Yell "Catfight!" in the middle of a battle between the SOB's and slaneshe deamonetts.


----------



## gwmaniac (Sep 1, 2008)

call a terminator fat and slow


----------



## Critta (Aug 6, 2008)

Just to go to some picture based ones, people have probably seen these before, but thought I'd add some of the more amusing ones I've seen lately


----------



## Druchii in Space (Apr 7, 2008)

Hehehe, love the 'wait till you see the bad guys' one, the 5th ed Necron is cool as well. :biggrin:

Heres a few I've got, I have put some in the Motivational thread, but this thread is dedicated to 40K humour, so I thought I'd repost some.


----------



## surreal-mind (Oct 11, 2008)

fire a plasma gun randomly into the sky nonstop


----------



## CGall10 (Nov 4, 2007)

what chapter is the cosplay guy from..... lol


----------



## hells_fury (Apr 17, 2008)

the "dont have to take it seriously all the time" what show are those chicks from, they look strangely familiar.


----------



## revenant13 (Feb 15, 2008)

here are some other funnies


----------



## revenant13 (Feb 15, 2008)

and here are a few more


----------



## Druchii in Space (Apr 7, 2008)

Cosplayer is an Ultramarine, but I think ye was joking.

PROVIDED MATERIAL:

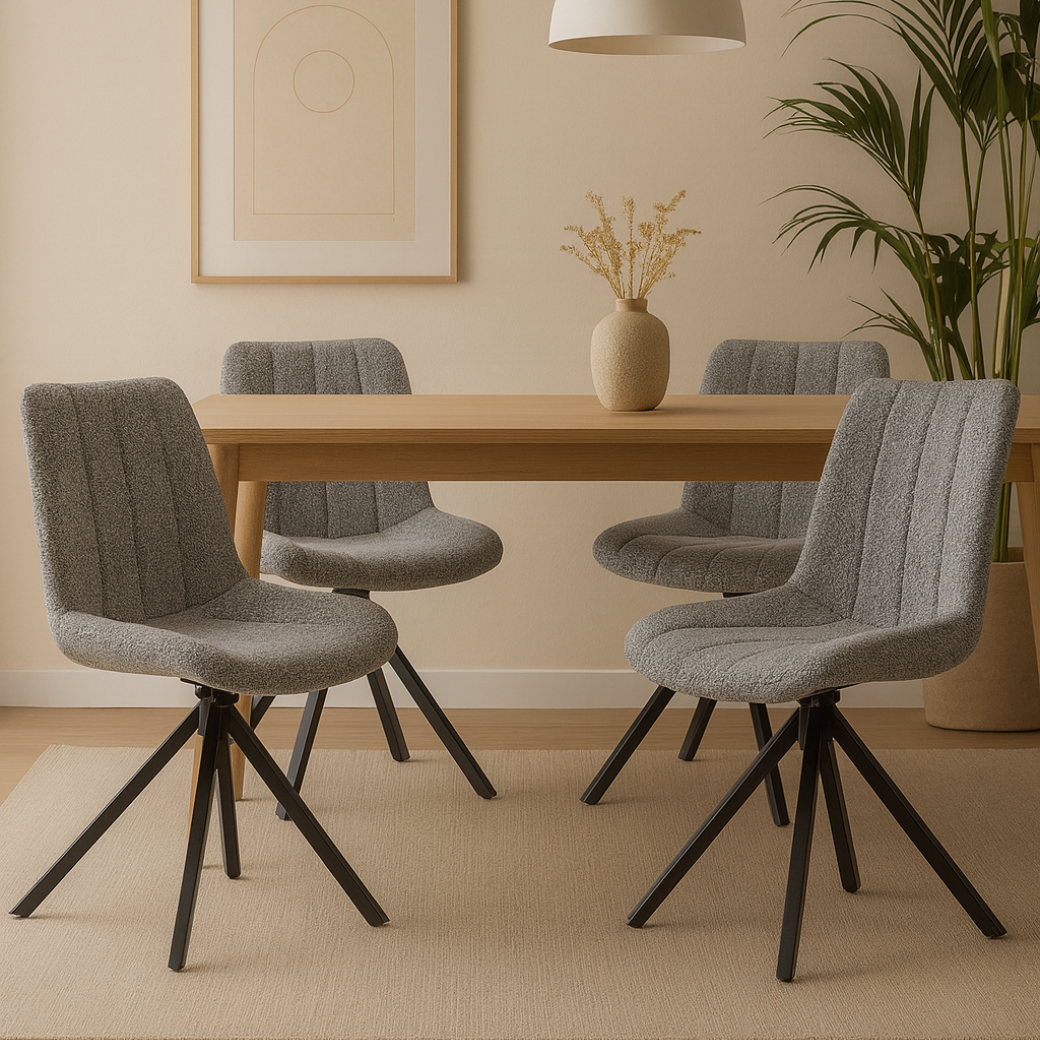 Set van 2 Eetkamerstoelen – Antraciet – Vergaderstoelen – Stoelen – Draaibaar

TASK 1:
Answer these about the forum thread:
(a) What does surreal-mind suggest doing with a plasma gun?
(b) What does gwmaniac suggest calling a terminator?
(c) Which chapter is the cosplayer said to be from?
TASK 2: From the forum thread, copy word for word the part that opens with the words containing "Hehehe, love the" and closes with "I'd repost some.".
Use only the forum thread to answer, not the material.

OUTPUT 1:
(a) Fire it randomly into the sky nonstop.
(b) Fat and slow.
(c) The Ultramarines.

OUTPUT 2:
Hehehe, love the 'wait till you see the bad guys' one, the 5th ed Necron is cool as well. :biggrin:

Heres a few I've got, I have put some in the Motivational thread, but this thread is dedicated to 40K humour, so I thought I'd repost some.